BUTTERFLIES FRAGILE. Why, when I forced myself to consider Dad and Hannah, did that old moving box crash into my head? They were the words Dad almost always used to describe my mother. After the fuss of battement frappés and demi-pliés, the Technicolor Dream dress, those words often showed up like unwanted, impoverished guests at a splendid party, embarrassing and sad, as if Dad were talking about her glass eye or absence of an arm. At Hyacinth Terrace, her black eyes like clogged drains, her mouth stained plum, Hannah Schneider had said the same frilly words, spoken not to the others but to me. With a stare pressing down on me, she’d said: “Some people are fragile, as — as butterflies.”

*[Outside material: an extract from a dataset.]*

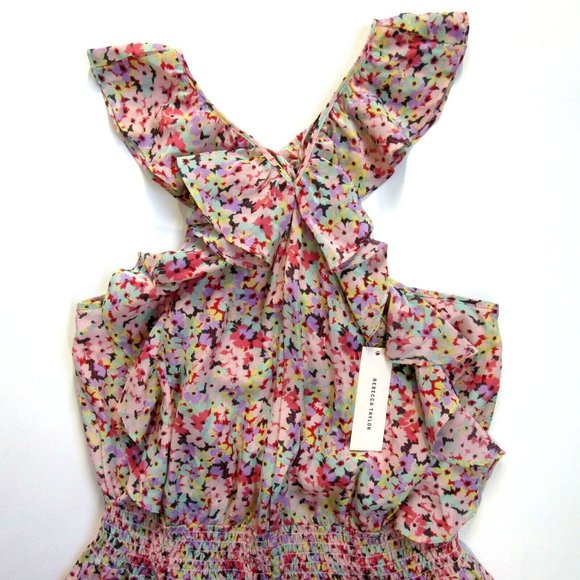 NWT Rebecca Taylor Margo in Floral Print Ruffle Silk Crop Jumpsuit 12 $495 - Picture 3 of 6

They’d used the same delicate words to describe the same delicate person.
Time and again, Dad handpicked a cute slogan for a person and rudely bumper-stuck it to them for all ensuing conversations (Dean Roy at the University of Arkansas at Wilsonville had been the uninspired “sweet as candy”). Hannah must have heard him say it once when describing my mother. And just as she’d blatantly recited Dad’s favorite quotation to me at the dinner table (happiness, dog, sun) and planted Dad’s favorite foreign film in her VCR (L’Avventura) (Hannah was now dusted, cast in ultraviolet light; I could see Dad’s fingerprints all over her), she had tantalizingly tossed me that phrase, thereby letting bits of her dark secret, the hot one she’d clutched tightly in her hands, fall through her fingers, so that I might see it, follow it like the barest trail of sand. Not even when I was alone with her in the woods did she have the guts (Mut, in German) to let go of it, throw it all into the air so it showered over our heads, got caught in our hair and mouths.
The truth they’d hidden (Dad with Fifth Symphony ferocity, Hannah messily) that they’d known each other (since 1992, I calculated) in the movie-poster sense of the word (and I’d never know if they were Il Caso Thomas Crown or Colazione da Tiffany or if they’d flossed their teeth next to each other three hundred times), it didn’t garner a gasp from me — not a whimper or wheeze.
I only went back to the moving box and sat on my knees, running my fingers through the velvet splinters, the antennae and forewings and the thoraxes and torn mounting papers and pins, hoping Natasha had left me a code, a suicide letter identifying her traitorous husband just as she’d identified the part of the Red-based Jezebel that indicated it was repugnant to birds — an explanation, a puzzle to pore over, a whisper from the dead, a Visual Aid. (There was nothing.)
By then, my CASE NOTES filled an entire legal pad, some fifty pages, and I’d remembered the photograph Nigel had shown me in Hannah’s bedroom (which she must have destroyed before the camping trip since I’d been unable to find it in the Evan Picone shoe box), the one of Hannah as a girl with the blonde floating away from the camera lens and on the back, written in blue pen, 1973. And I’d driven the Volvo to the Internet café on Orlando, Cyberroast, and matched the gold-lion insignia, which I recalled from the pocket of Hannah’s school uniform blazer, to the crest of a private school on East 81st Street, the one Natasha had attended in 1973 after her parents made her quit the Larson Ballet Conservatory (see www.theivyschool.edu). (Salvaveritate was their irksome motto.) And after staring for hours at that other photo of Hannah, the one I’d stolen from her garage, Rockstar Hannah of the Rooster-Red Hair, I’d realized why, back in January, when I’d seen her with the madwoman haircut, I’d felt that persistent itch of déjà vu.